Bend, Oregon. Growing up, my family always encouraged me to build a sense of stewardship toward the environment. I’ve been continuously inspired by my grandparents, who celebrate and enjoy nature everyday. I recently graduated from the University of Hawaii at Hilo, and I am so excited to be working here as a KUPU intern. My time at UH Hilo has inspired me to do something to make a difference here on the Big Island, and has helped me develop my own passion for conservation. I hope to spend this year learning as much as I can while at BIISC.

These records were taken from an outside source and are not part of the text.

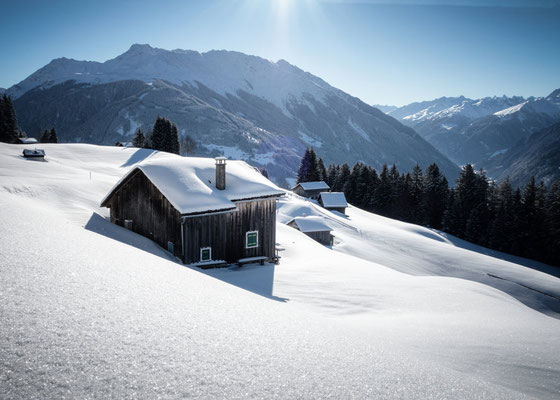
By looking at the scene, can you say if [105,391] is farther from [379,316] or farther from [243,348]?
[379,316]

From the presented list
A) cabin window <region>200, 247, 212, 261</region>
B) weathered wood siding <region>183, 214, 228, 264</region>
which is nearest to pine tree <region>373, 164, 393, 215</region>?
weathered wood siding <region>183, 214, 228, 264</region>

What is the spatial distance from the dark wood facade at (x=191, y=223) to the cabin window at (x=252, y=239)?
15 cm

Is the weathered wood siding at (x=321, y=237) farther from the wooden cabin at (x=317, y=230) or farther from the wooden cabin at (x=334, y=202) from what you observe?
the wooden cabin at (x=334, y=202)

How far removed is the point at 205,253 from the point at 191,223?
2.10 metres

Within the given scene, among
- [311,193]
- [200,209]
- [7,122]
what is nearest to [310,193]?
[311,193]

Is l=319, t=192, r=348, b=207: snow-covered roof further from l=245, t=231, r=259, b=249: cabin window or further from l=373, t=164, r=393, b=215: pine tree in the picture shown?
l=245, t=231, r=259, b=249: cabin window

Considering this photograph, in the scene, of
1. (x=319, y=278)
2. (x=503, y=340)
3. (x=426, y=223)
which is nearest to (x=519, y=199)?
(x=426, y=223)

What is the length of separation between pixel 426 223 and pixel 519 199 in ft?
58.0

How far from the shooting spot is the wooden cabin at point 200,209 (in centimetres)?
1738

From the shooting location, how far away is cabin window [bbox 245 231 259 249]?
19.9 m

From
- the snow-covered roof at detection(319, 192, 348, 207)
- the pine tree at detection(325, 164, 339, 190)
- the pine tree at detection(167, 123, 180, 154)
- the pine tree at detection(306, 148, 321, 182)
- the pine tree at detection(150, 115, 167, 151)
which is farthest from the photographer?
the pine tree at detection(325, 164, 339, 190)

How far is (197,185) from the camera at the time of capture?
1817 cm

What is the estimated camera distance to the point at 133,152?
2340 inches

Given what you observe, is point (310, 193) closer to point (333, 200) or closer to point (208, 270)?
point (333, 200)
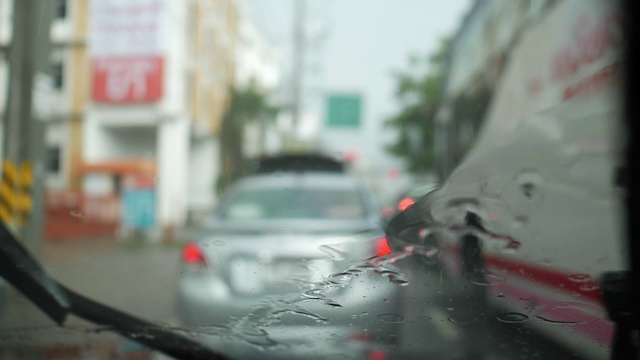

Being born and raised on the North Shore of Oʻahu, I was fortunate enough to be brought up by a family who put strong value on the importance of not only our Hawaiian culture but also to our connection to the land as well as the conservation, preservation, and perpetuation of those things that make Hawaii, Hawaii. It is always an honor for me to be able to work within the field of conservation in Hawaii, a place like no other in the world, and to put that upbringing to good use. Whether it be tackling invasives, tending to the natives, the tedious jobs in between, or just enjoying the view, I enjoy every day in the field and hope that the work we do today will allow for even greater enjoyment for others so that they may see the Hawaii that we all see and love. E ola ka mauli Hawaiʻi!